Dell’s announcement they are going to exit the Smartphone business – for the second or possibly even third time – comes on the same day Nielsen release a survey showing smartphones are now the bulk of US mobile phone purchases.
For Dell this shows the problem they have in being locked into the commodity PC business, what was once a lucrative business is now suffering softening margins and slowing sales. In desperation they are looking to other product lines but struggle to differentiate themselves in other markets.
The difficulties of doing this in the smartphone sector is shown in Nielsen’s analysis of what phones are selling.
Of those sold in the last three months, a whopping 43% were Apple products while 48% were Google Android devices.
Even more frightening in those Nielsen figures is Blackberry’s collapse where the Canadian product has 12% of the market but only 5% of sales in recent months. It’s little wonder Blackberry’s owner RIM is laying off senior managers.
For Microsoft, that only 4% of phones were “other” than Android, Apple or RIM show just how tough the task of selling Windows Phone is going to be, something that won’t be helped with dumb marketing stunts.

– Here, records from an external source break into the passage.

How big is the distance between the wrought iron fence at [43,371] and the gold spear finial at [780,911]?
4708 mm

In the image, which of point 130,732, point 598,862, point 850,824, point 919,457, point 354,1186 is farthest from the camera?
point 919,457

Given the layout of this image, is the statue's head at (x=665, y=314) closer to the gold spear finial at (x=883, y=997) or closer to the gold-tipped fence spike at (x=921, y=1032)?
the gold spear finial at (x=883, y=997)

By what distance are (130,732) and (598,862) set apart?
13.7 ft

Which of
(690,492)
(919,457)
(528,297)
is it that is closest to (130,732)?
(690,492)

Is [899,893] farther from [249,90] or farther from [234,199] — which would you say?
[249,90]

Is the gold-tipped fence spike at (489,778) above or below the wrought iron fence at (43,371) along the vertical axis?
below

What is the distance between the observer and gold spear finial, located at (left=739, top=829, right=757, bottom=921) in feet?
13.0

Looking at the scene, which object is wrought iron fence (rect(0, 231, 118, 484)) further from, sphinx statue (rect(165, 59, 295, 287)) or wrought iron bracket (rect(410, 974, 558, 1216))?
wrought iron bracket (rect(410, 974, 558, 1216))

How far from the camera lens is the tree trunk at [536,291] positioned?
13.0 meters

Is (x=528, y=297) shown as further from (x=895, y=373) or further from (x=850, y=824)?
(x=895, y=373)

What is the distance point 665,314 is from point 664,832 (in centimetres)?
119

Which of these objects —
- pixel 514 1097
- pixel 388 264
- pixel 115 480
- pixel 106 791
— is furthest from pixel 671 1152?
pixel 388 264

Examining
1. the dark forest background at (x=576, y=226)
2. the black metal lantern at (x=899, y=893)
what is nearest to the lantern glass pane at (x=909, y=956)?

Google’s apparent success in mobile isn’t all that it seems either; while the Android platform has nearly half the smartphone market it doesn’t appear to be particularly profitable.

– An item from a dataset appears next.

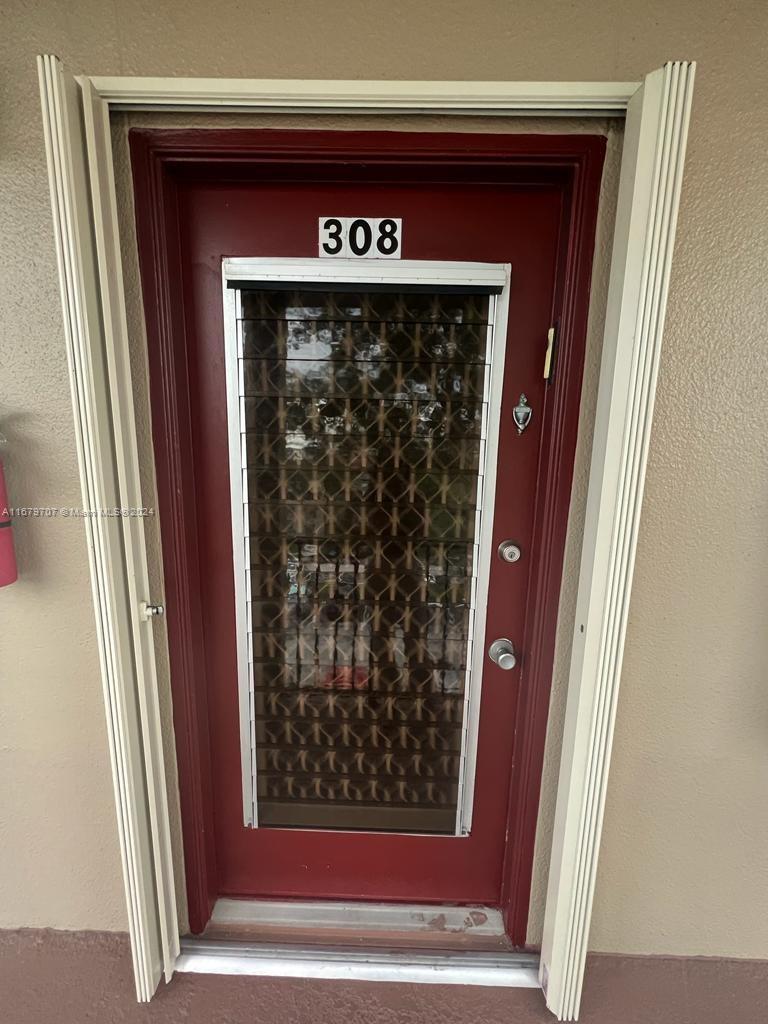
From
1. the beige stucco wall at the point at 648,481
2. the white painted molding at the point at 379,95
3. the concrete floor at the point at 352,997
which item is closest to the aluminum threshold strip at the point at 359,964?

The Guardian’s Charles Arthur looked at a number of legal cases involving Google’s mobile patents and extrapolated the claimed damages to get an estimate of how much Google earns from Android.
Arthur estimates Android has earned Google $543 million dollars between 2008 and 2011 which, given Google’s mobile revenues last year were claimed to be $2.5 billion last year, indicates Google makes more money from Apple devices than it does from its own products.

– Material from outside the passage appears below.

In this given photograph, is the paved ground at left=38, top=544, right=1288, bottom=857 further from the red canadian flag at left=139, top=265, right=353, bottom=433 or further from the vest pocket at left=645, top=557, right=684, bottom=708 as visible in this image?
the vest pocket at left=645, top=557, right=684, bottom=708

While Arthur’s estimates are debatable, they show how Apple’s profits dominate the smartphone market. Google, like Dell in computers, are locked into the commodity, low margin end of the market.
Just as Dell have learned that entering new markets doesn’t guarantee success, Google may have to learn the same lesson.
To be fair to Google, at least management are aware of being too dependent upon one major source of revenue.
Whether mobile services built around the Android platform can provide an alternative cashflow of similar size to their web advertising services remains to be seen.